By default, this command does not trigger an application build. To do so during a git:sync, specify the --build flag.

dokku git:sync --build node-js-app https://github.com/heroku/node-js-getting-started.git

Initializing from private repositories

New

Introduced in 0.24.0

Initializing from a private repository requires one of the following:

  • A Public SSH Key (id_rsa.pub file) configured on the remote server, with the associated private key (id_rsa) in the Dokku server's /home/dokku/.ssh/ directory.
  • A configured .netrc entry.

Dokku provides the git:auth command which can be used to configure a netrc entry for the remote server. This command can be used to add or remove configuration for any remote server.

# add credentials for github.com
dokku git:auth github.com username personal-access-token

# remove credentials for github.com
dokku git:auth github.com

For syncing to a private repository stored on a remote Git product such as GitHub or GitLab, Dokku's recommendation is to use a personal access token on a bot user where possible. Please see your service's documentation for information regarding the recommended best practices.

Allowing remote repository hosts

By default, the Dokku host may not have access to a server containing the remote repository. This can be initialized via the git:allow-host command.

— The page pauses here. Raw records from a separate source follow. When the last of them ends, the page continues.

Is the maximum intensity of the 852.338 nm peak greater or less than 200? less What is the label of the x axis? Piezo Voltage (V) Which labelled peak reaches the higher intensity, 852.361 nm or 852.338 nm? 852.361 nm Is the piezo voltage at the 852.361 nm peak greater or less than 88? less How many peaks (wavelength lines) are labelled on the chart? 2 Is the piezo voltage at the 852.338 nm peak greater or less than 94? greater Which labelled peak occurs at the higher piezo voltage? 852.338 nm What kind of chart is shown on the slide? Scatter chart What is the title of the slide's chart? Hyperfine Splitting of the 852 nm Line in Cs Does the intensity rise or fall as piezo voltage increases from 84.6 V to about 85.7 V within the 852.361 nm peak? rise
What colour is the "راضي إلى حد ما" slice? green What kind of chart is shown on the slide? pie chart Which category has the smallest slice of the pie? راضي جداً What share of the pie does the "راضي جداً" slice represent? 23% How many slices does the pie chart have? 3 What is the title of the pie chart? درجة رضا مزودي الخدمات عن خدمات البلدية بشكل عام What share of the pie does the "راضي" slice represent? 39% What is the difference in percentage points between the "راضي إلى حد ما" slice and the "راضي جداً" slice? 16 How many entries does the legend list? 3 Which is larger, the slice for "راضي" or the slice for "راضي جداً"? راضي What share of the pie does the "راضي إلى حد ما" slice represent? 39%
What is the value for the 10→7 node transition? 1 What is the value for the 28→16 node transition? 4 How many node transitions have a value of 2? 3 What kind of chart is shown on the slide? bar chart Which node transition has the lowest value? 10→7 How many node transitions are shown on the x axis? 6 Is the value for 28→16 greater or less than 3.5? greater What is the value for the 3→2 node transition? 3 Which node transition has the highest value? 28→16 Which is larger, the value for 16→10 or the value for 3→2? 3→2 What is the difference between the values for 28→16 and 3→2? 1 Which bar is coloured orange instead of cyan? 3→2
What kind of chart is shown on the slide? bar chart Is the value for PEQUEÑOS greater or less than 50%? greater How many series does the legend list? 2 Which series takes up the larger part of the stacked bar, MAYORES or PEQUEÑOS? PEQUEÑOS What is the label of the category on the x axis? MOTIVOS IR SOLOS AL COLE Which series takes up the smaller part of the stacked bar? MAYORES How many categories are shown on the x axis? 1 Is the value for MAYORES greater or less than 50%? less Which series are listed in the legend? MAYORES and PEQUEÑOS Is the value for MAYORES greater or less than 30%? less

dokku git:allow-host github.com

Note that this command is currently not idempotent and may add duplicate entries to the ~dokku/.ssh/known_hosts file.

Verifying the cloning public key

In order to clone a remote repository, the remote server should have the Dokku host's public key configured. This plugin does not currently create this key, but if there is one available, it can be shown via the git:public-key command.

dokku git:public-key

If there is no key, an error message is shown that displays the command that can be run on the Dokku server to generate a new public/private ssh key pair.